April 29th, 2012 · 3 Comments · Economics

I recently added ABC’s This Week back to my Tivo since ABC took my veiled and tongue-in-cheek advice and jettisoned the talented but regrettably snooze-inducing Christiane Amanpour. (Great to have George S. back, but I’d love to see the awesome Jake Tapper in the host chair again.)

Today’s episode featured a mildly bullying interchange between Krugman and Carly Fiorina where he either completely misunderstood her point or purposely attempted to put misleading words in her mouth. In this process, he inadvertently validates the notion that our corporate tax rates are too high, and that the Laffer Curve is alive and well.

The topic of conversation was why U.S. corporations are moving their operations overseas. Check out this (edited) clip below:

Fiorina says our business tax rates are the highest in the world which is true (in the case of corporate rates):

Corporate tax rates for web

Krugman aggressively attempts to “refute” her point by oddly changing the subject to tax receipts(??). While he is accurate in his assessment that receipts are comparatively low, (at least as a percentage of GDP) this completely validates Fiorina’s main point about how businesses will aggressively pursue avoidance strategies (which include moving overseas!).

Decision: Fiorina

Bottom line. High rates induce companies to move overseas, which results in lower receipts. Make rates way too high and you’ll see an obvious disconnect between the two numbers. Sounds like a classic manifestation of the Laffer Curve to me…


3 responses so far ↓

  • 1 GvanR // Apr 30, 2012 at 10:01 am

    There must be something fundamentally wrong with you. You post a one-year (2011) snapshot and think you’ve accomplished something. First, if you present and average of the last ten years you” find that the U.S. effective corporate tax rate drops this country to 11th place, it was higher during the Bush years. Second as a % of GDP the US has surpassed the OECD average only in the years before 1982 and then again in 1995. Oh, by the way, these figures come from the Business Roundtable. Do you have a degree in anything?

  • 2 Steve Broback // Apr 30, 2012 at 1:35 pm

    A degree in Economics and a Business degree with a Finance concentration from the University of Washington. How about you?

    All I’m doing is agreeing with Krugman — that our receipts as a percentage of GDP are relatively low. He describes a snapshot. As does Fiorina, as does Laffer. I agree with all of them, and the most recent data you can find completely backs them (and me up.) Knock yourself out with how you want to average or aggregate, and the result stays the same. Our corporate tax rate is undeniably the highest (or second highest) among OECD countries, and our receipts low.

    High rates and low receipts indicate avoidance. Exactly the point Laffer and Fiorina make and Krugman’s data supports. High taxes result in companies moving operations overseas.

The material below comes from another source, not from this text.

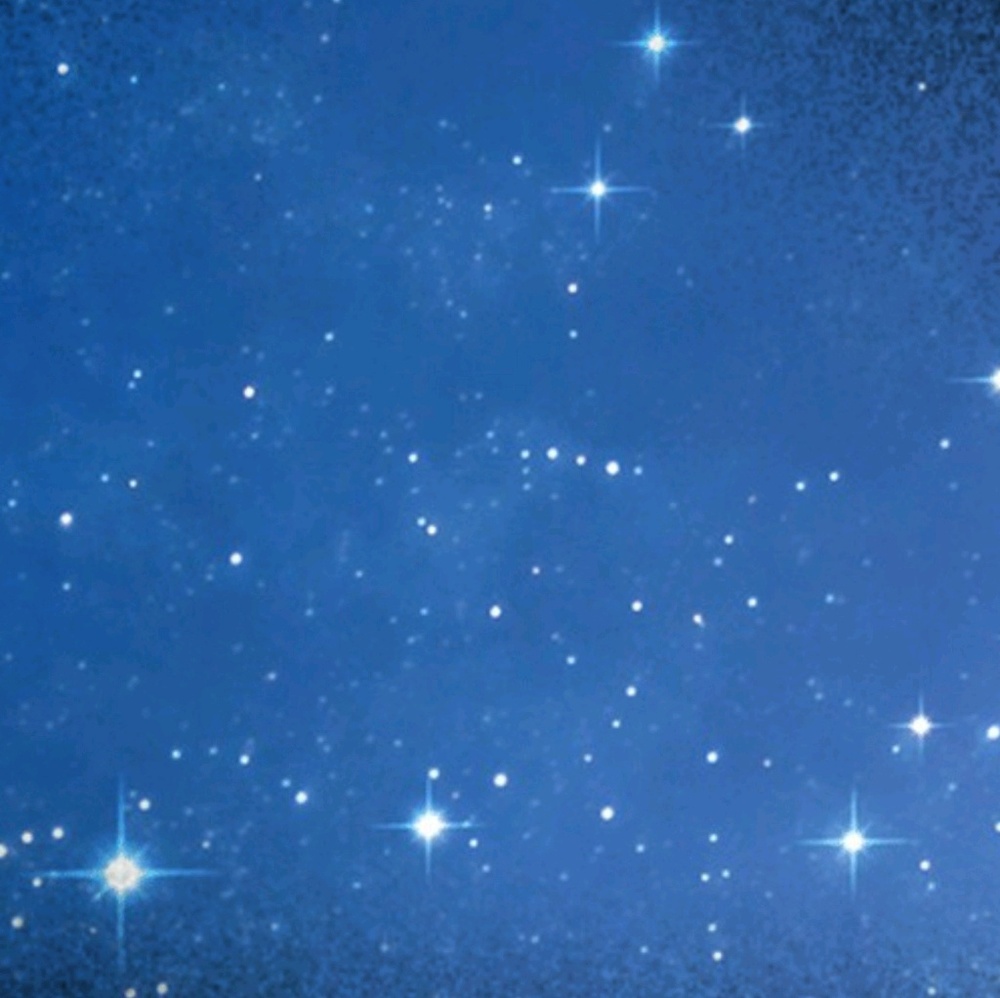 Meet your Posher, Alexa-rei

    “Business Roundtable”? What are you smoking? Read my sources. Sheeesh.

    Thanks for playing.

  • 3 - // Oct 26, 2012 at 7:43 pm

    I don’t have a degree in economics, but I think what Krugman was trying to argue is that the US has more “loop holes” in our tax code for corporations, so while the marginal rate might technically be higher, the effective marginal rate is not. Please excuse any ignorance I might have displayed.